“Zürafa” deyince, hepimizin aklına ilk olarak hayvanat bahçelerinde gördüğümüz, karada yaşayanlar arasında en uzun, geviş getirenler arasında ise en büyük sevimli bir hayvan gelir. Zürafanın bir özelliği de hayvanlar arasında en yüksek kan basıncına ve en güçlü kalbe sahip olmasıymış. Yüksek tansiyonuna rağmen baygınlık geçirmeden 5 metreyi bulan başını sağa sola çevirip eğilebiliyormuş.
Zürafanın aynı zamanda Ege’deki Türk-Yunan sorunlarının bir parçası olduğunu bu ay başında kahraman balıkçı İlker Özdemir sayesinde öğrendik. Zürafa, Ege’de Yunanlıların hak iddia ettiği yüzlerce ihtilaflı kayalıklardan biri. Aslında kayalık demeye bile dilimiz varmıyor. 1980’li yıllarda Yunanistan’ın denize beton döküp üzerine fener diktiği bir yapıcık. Toplam yüzölçümü topu topu 9 metre kare, sahillerinin uzunluğu da 32 m. Semadirek adasına 6.4 mil, Türk ana karasına ise 14.2 mil uzaklıkta. Şimdi sıkı durun. Yunanistan nasıl tanımlayacağımızı bilemediğimiz denizin ortasındaki bu acayip yaratığın da, aynen diğer adalar gibi deniz yetki alanları yaratacağını iddia ediyor. Bir başka ifadeyle ayrı karasuyu, kıta sahanlığı, münhasır ekonomik bölgesi olacakmış. Bu nedenle Yunan sahil güvenlik botu Zürafa yakınlarında balık avlayan İlker Özdemir’i bölgeden uzaklaştırmaya çalışmış. Gülmek mi lazım? Ağlamak mı? Bilemedim. Herhalde bu teze Yunan sahil güvenlikçilerinin kendileri de fazla inanmamış olmalı ki, balıkçımız bağırarak avlandığı bölgenin uluslararası sular olduğunu söylediğinde çekip gitmişler.

Veri Satırları:

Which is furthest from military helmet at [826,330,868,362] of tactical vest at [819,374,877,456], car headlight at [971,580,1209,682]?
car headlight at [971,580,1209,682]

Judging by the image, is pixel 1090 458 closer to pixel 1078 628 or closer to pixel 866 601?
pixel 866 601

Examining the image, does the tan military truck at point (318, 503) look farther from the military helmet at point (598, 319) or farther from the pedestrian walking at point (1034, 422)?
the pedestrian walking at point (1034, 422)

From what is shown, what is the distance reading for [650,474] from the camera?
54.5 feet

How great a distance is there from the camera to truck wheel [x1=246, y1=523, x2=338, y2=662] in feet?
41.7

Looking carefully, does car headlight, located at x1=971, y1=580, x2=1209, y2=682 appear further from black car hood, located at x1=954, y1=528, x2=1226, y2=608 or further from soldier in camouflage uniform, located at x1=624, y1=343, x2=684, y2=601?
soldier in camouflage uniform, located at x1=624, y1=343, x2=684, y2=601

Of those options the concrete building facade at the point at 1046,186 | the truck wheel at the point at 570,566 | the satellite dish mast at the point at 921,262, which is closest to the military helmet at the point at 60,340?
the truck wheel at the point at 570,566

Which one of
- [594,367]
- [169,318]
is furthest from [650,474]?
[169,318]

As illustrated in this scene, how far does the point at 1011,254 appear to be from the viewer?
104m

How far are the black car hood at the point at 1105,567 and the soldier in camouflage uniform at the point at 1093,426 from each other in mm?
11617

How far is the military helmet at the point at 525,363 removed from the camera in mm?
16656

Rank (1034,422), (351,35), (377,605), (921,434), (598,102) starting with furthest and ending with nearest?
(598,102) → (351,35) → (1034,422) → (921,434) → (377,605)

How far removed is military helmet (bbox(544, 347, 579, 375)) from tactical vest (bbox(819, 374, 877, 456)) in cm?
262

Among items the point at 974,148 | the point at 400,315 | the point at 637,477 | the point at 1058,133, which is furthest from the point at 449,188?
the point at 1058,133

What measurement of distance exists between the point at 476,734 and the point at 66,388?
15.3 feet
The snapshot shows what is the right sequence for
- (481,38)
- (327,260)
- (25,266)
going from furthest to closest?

Görevler:
• a. Aşağıdaki ifadelerin kaynak metne uyup uymadığını evet ya da hayır ile belirtin. Her cevabın yanında kararı veren sözleri metinden olduğu gibi alıntılayın.
(i) Zürafa kayalığının toplam yüzölçümü 9 metre karedir.
(ii) Zürafa kayalığı, Türk ana karasına Semadirek adasından daha yakındır.
(iii) Yunan sahil güvenlik botu, balıkçı bölgenin uluslararası sular olduğunu söyleyince oradan ayrılmıştır.
• b. Kaynak metne göre aşağıdaki soruları her biri ayrı bir satırda olacak şekilde cevaplayın.
(i) Zürafa hangi hayvanlar arasında en büyüğüdür?
(ii) Yunanistan, Zürafa'daki yapıyı hangi yıllarda oluşturmuştur?
(iii) Zürafa kayalığının sahillerinin uzunluğu ne kadardır?

Çözülmüş Alıştırma:
• a.
(i) Evet: "Toplam yüzölçümü topu topu 9 metre kare"
(ii) Hayır: "Semadirek adasına 6.4 mil, Türk ana karasına ise 14.2 mil uzaklıkta."
(iii) Evet: "balıkçımız bağırarak avlandığı bölgenin uluslararası sular olduğunu söylediğinde çekip gitmişler."

• b.
(i) Geviş getirenler arasında.
(ii) 1980'li yıllarda.
(iii) 32 m.